[What is being asked]:
Skipping the images, transcribe each record below as it is.

[Short web captions]
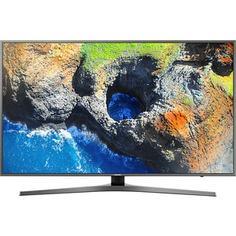 LED Телевизор Samsung UE49MU6470
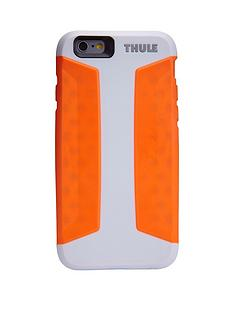 thule-atmos-x3-iphone66s-case-orange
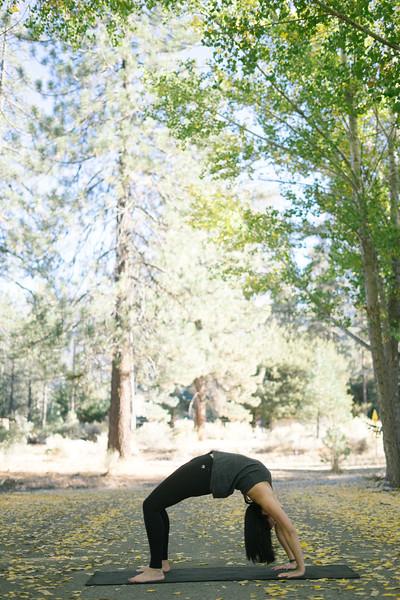 Toni Kuhn Yoga Photography Pine Mountain Club-53.jpg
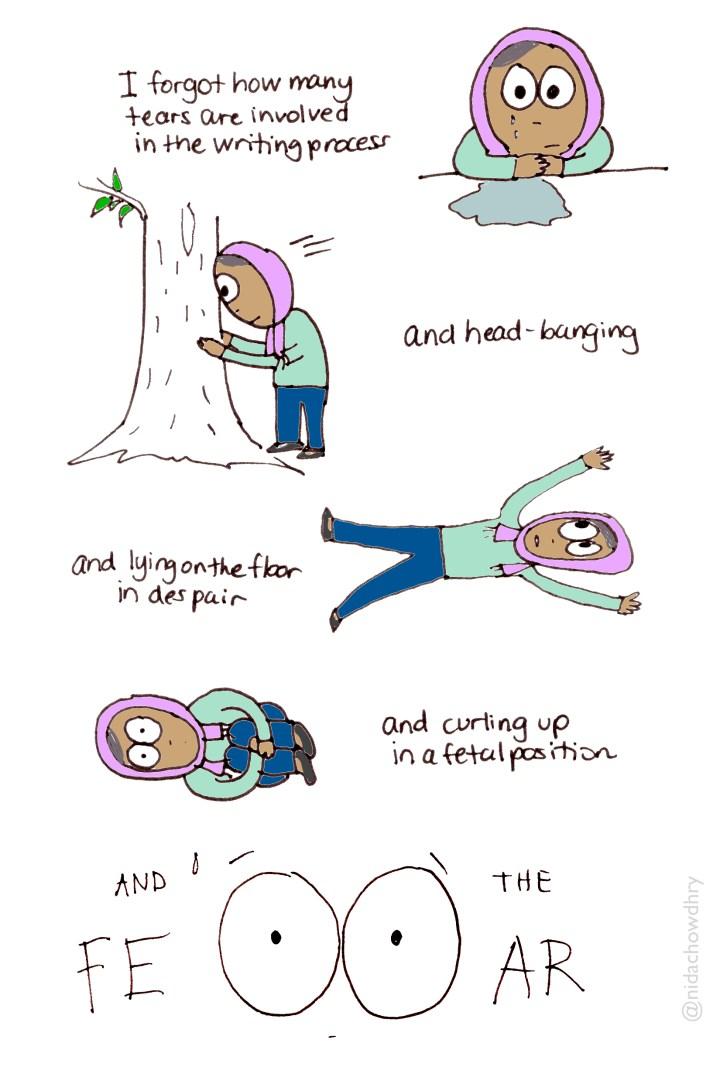 writing process creativity doodle nida chowdhry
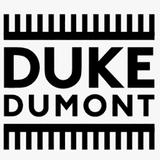 Duke Dumont - 1Live Rocker - 20.04.2014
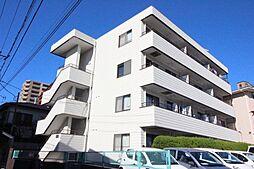 シティ久里浜[102号室]の外観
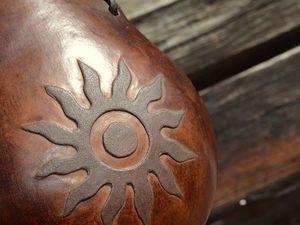 Звучание Солнечной окарины. Ярмарка Мастеров - ручная работа, handmade.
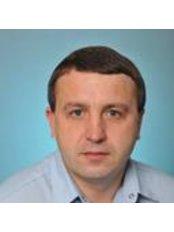 Dr Mixail Zinovevich Lishhishin - Dentist at Central Dental Clinic of the Ministry of Defense of Ukraine -Kutuzova St.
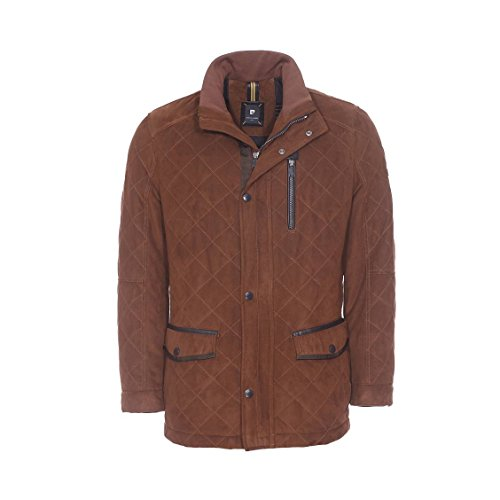 Pierre Cardin - manteau, caban, duffle coat Marron
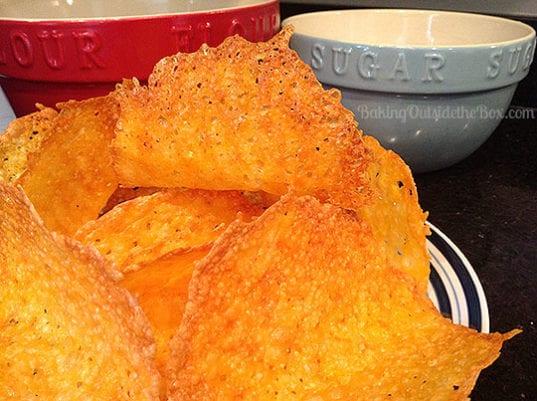 ##bakingoutsidethebox   Just 1 ingredient! Crispy zero carb taco shells. So easy to make and even easier to eat.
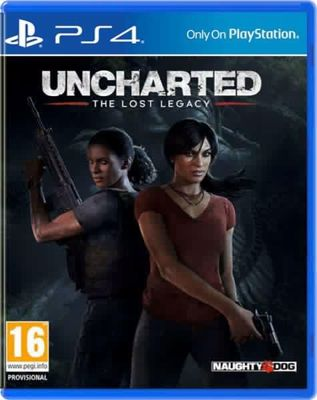 Uncharted : THE LOST LEGACY ( PS4 )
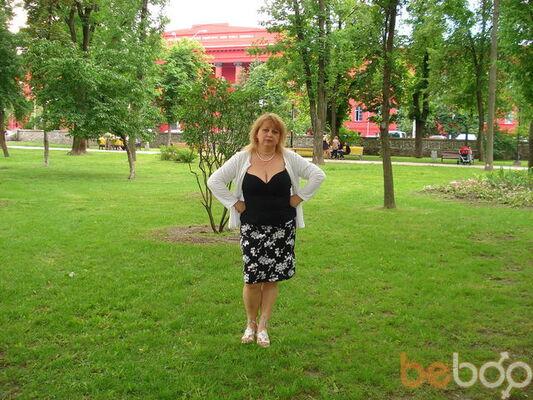Фото девушки Olga, Киев, Украина, 47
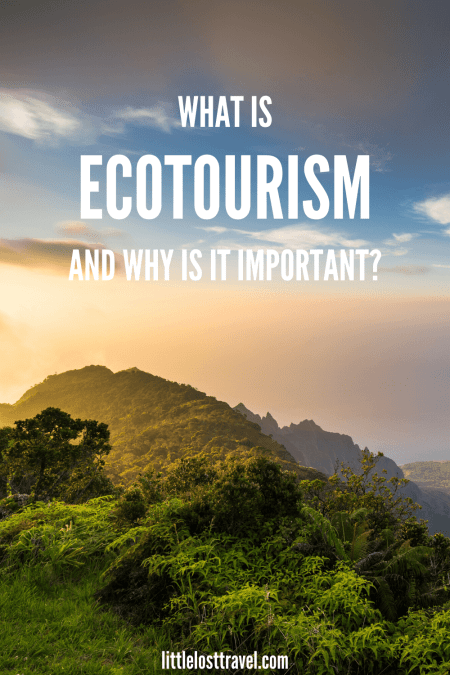 Ecotourism is a form of action-based travel that protects the environment and local communities. It's an antidote for overtourism. Check out our guide to find out why ecotourism is so important, the top ecotourism destinations in the world and why ecotourism is one of the fastest growing sectors in tourism.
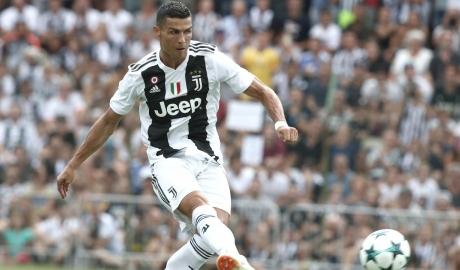 Ronaldo biến Juventus thành Vua mạng xã hội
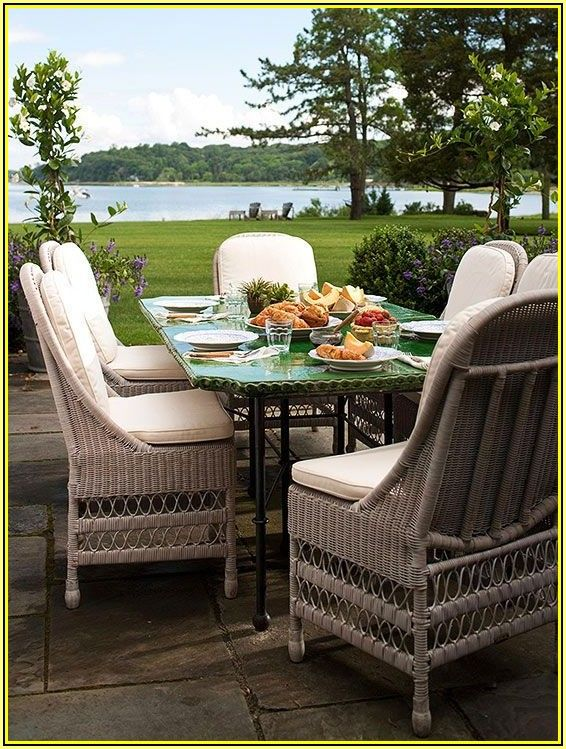 Best Type Of Patio Furniture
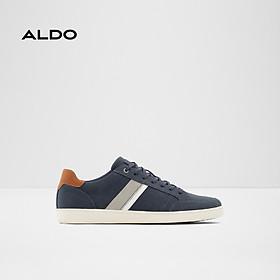 Giày sneaker nam ALDO DUNKELD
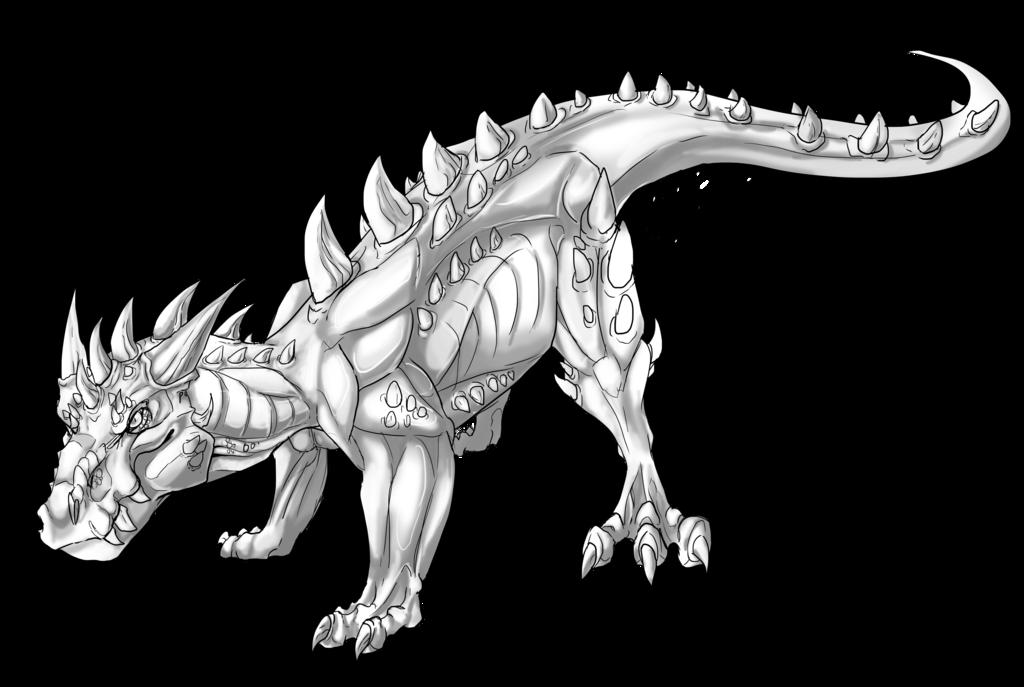 clip art Big Land Dragon Lineart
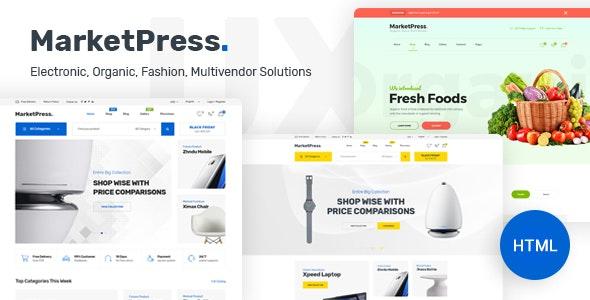MarketPress - ECommerce & Multivendor HTML Template - Shopping Retail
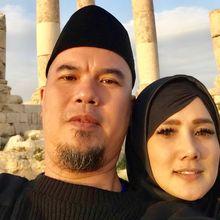 Ahmad Dhani Dipenjara, Begini Kamar Mulan Jameela dan Suami yang Luas dan Butuh Kehangatan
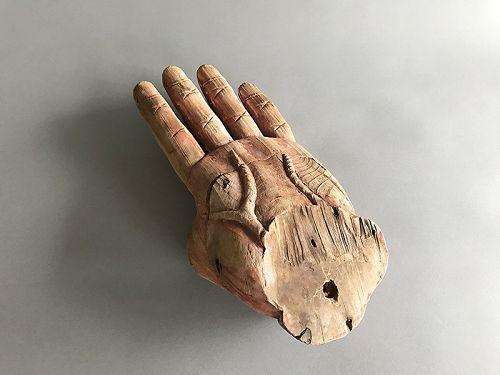 HAND OF KONGO RIKISHI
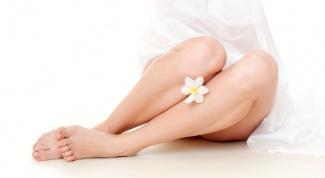 Как сделать красивые колени
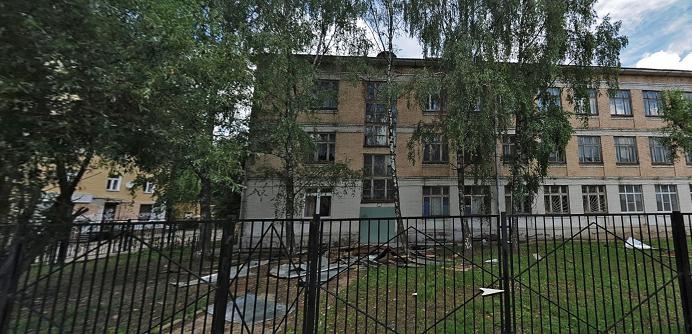 школа №14 смоленск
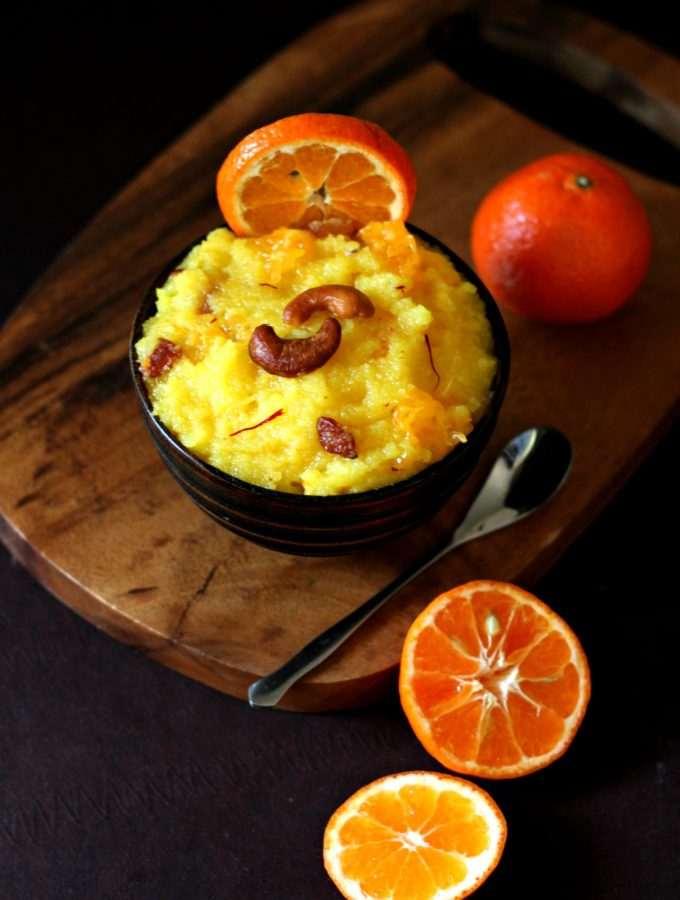 Orange Saffron Sheera
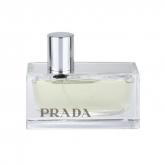 Prada Amber Eau de Perfume Spray 50ml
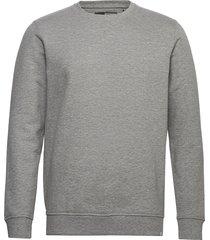 6197729, sweat - morgan crew organi sweat-shirt tröja grå solid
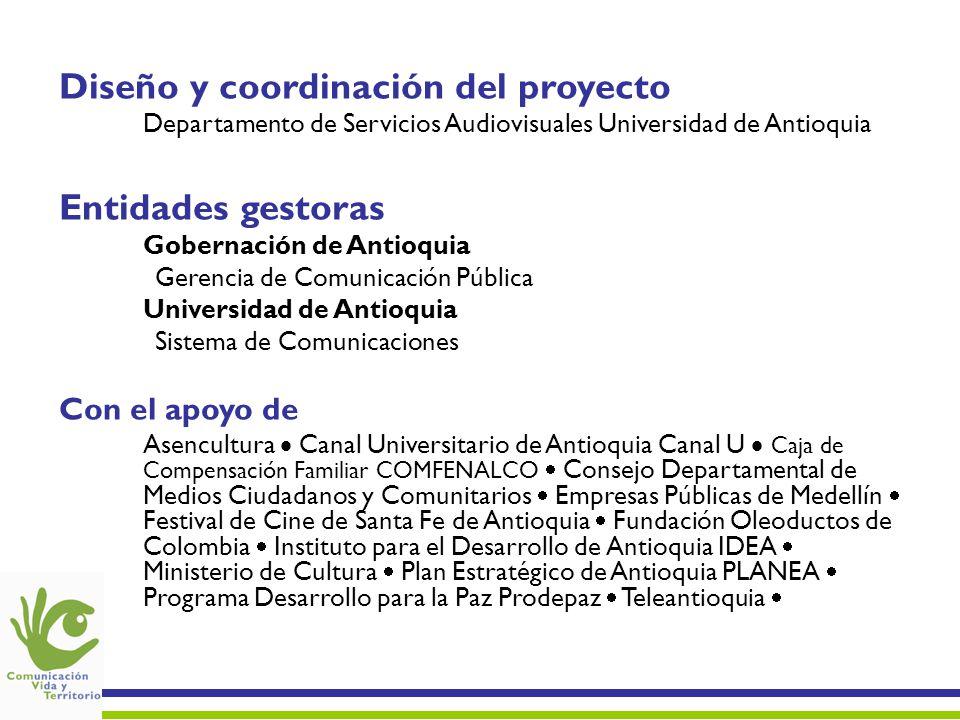 Fuente de datos: Base de Datos COMVITE 30 de abril de 2006 Emisoras Canales Impresos Mapa de medios locales de comunicación en Antioquia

[Exercise response]:
 LED Телевизор Samsung UE49MU6470
 thule-atmos-x3-iphone66s-case-orange
 Toni Kuhn Yoga Photography Pine Mountain Club-53.jpg
 writing process creativity doodle nida chowdhry
 Duke Dumont - 1Live Rocker - 20.04.2014
 シティ久里浜[102号室]の外観
 Звучание Солнечной окарины. Ярмарка Мастеров - ручная работа, handmade.
 Dr Mixail Zinovevich Lishhishin - Dentist at Central Dental Clinic of the Ministry of Defense of Ukraine -Kutuzova St.
 Pierre Cardin - manteau, caban, duffle coat Marron
 ##bakingoutsidethebox   Just 1 ingredient! Crispy zero carb taco shells. So easy to make and even easier to eat.
 Uncharted : THE LOST LEGACY ( PS4 )
Фото девушки Olga, Киев, Украина, 47
 Ecotourism is a form of action-based travel that protects the environment and local communities. It's an antidote for overtourism. Check out our guide to find out why ecotourism is so important, the top ecotourism destinations in the world and why ecotourism is one of the fastest growing sectors in tourism.
 Ronaldo biến Juventus thành Vua mạng xã hội
 Best Type Of Patio Furniture
 Giày sneaker nam ALDO DUNKELD
 clip art Big Land Dragon Lineart
MarketPress - ECommerce & Multivendor HTML Template - Shopping Retail
 Ahmad Dhani Dipenjara, Begini Kamar Mulan Jameela dan Suami yang Luas dan Butuh Kehangatan
 HAND OF KONGO RIKISHI
 Как сделать красивые колени
 школа №14 смоленск
 Orange Saffron Sheera
 Prada Amber Eau de Perfume Spray 50ml
 6197729, sweat - morgan crew organi sweat-shirt tröja grå solid
 Fuente de datos: Base de Datos COMVITE 30 de abril de 2006 Emisoras Canales Impresos Mapa de medios locales de comunicación en Antioquia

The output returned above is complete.